## [ЗАДАНИЕ]
Продолжите приведенный ниже отрывок об Анне Ахматовой и воспоминаниях о ней, начав сразу после его последнего предложения.

## [ОТРЫВОК ДЛЯ ЧТЕНИЯ]
Анна Андреевна Ахматова обладала удивительным даром влиять на людей, внушать им свою точку зрения, свой взгляд. Они как будто попадали в ее силовое поле.[30] Вот Лидия Чуковская, умная и независимая женщина, многое знавшая о слабостях Ахматовой, вычеркивала отдельные строчки и вырезала целые страницы в своем дневнике, которые, по-видимому, могли опорочить Ахматову в глазах потомков. Она приняла ахматовскую версию: «…где его рассудок?» — возмущалась Лидия Корнеевна вслед за Анной Андреевной.
Эмма Герштейн, много лет влюбленная в Гумилева, оговаривалась («Оба были больны, обоим надо было лечиться») и даже назвала свой мемуарный очерк о трагическом отчуждении матери и сына «Раненые души». И все-таки Эмма Григорьевна совершенно приняла именно ахматовский взгляд. В.Н.Абросимова, помогавшая Эмме Григорьевне в работе над мемуарами, разделяла ее (то есть ахматовскую) точку зрения: «…система искорежила даже такой недюжинный ум и выдавила из него многие жизненно важные составляющие».
Свой мемуарный очерк Эмма Григорьевна начинает с критики академика Панченко, автора вступительной статьи в первой публикации переписки Ахматовой и Гумилева. Александр Михайлович отзывался об Ахматовой с большим уважением, но все таки посчитал упреки сына матери справедливыми: «Сын тоскует о жизни на воле, хотя бы о реальном знании о ней. Мать поэтесса пишет о "состояниях" – отсюда его упреки и ее обиды на сыновние "дерзости" (вообще-то письма очень нежные). Как сытый голодного не разумеет, так и "вольный" – узника».

## [СТРОКИ НИЖЕ]
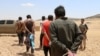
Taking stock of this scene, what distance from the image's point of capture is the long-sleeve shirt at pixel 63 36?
228 inches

## [ОТВЕТ К ЗАДАНИЮ]
«К сожалению, в комментарии и вступительной статье академика теплое чувство дружбы взяло верх над требовательностью ученого», — строго замечает Герштейн. Однако сама Эмма Григорьевна менее всего напоминает беспристрастного литературоведа. Логику исследователя она подменяет красноречием человека, свято убежденного в собственной правоте: «Наоборот, возражу я, — это узник не разумеет вольного. <…> Но что же могла написать Анна Андреевна о своей жизни? Что после прощания с Левой и благословения его она потеряла сознание? Что она очнулась от слов гэбэшников: "А теперь вставайте, мы будем делать у вас обыск»?" Что она не знает, сколько дней и ночей она пролежала в остывшей комнате? И когда в один из этих дней она спросила десятилетнюю Аню Каминскую: "Отчего ты вчера не позвала меня к телефону?", то услышала в ответ: "Ну, Акума, я думала, ты без сознания…" Что в этом тумане горя она сожгла огромную часть своего литературного архива…» Все это правда, и слова Эммы Григорьевны очень убедительны, да только они, по счастью, относятся к страшному, но сравнительно краткому периоду жизни Ахматовой. Гумилев больше всего упрекал Ахматову в молчании и недомолвках уже позднее, в 1955—1956-м. А жизнь Анны Андреевны тогда уже никак не напоминала бесконечно растянувшийся день ареста.
Более всего Ахматова и Герштейн ругали солагерников Гумилева: «Это все влияние советчиков Льва Николаевича, его лагерных друзей, так называемых "кирюх"». Это они, они будто бы невольно помогли развиться худшим чертам его личности – завистливости, обидчивости, неблагодарности.
Среди «кирюх» были поэты, художники, востоковеды, инженеры, священники. Как фронтовик, вернувшийся с войны, навещает родных еще воюющего товарища, так и эти люди, по просьбе самого Гумилева, приезжали к Ахматовой в Ленинград. Кажется, принимала она их не слишком приветливо (по крайней мере Л.К.Павликова и С.С.Серпинского). Справедливо ли обвиняли их Ахматова и Герштейн? Не думаю, что стоит перекладывать ответственность на других. Льву Николаевичу в год освобождения исполнилось сорок четыре года, в такие лета люди отвечают за свои слова и свои поступки.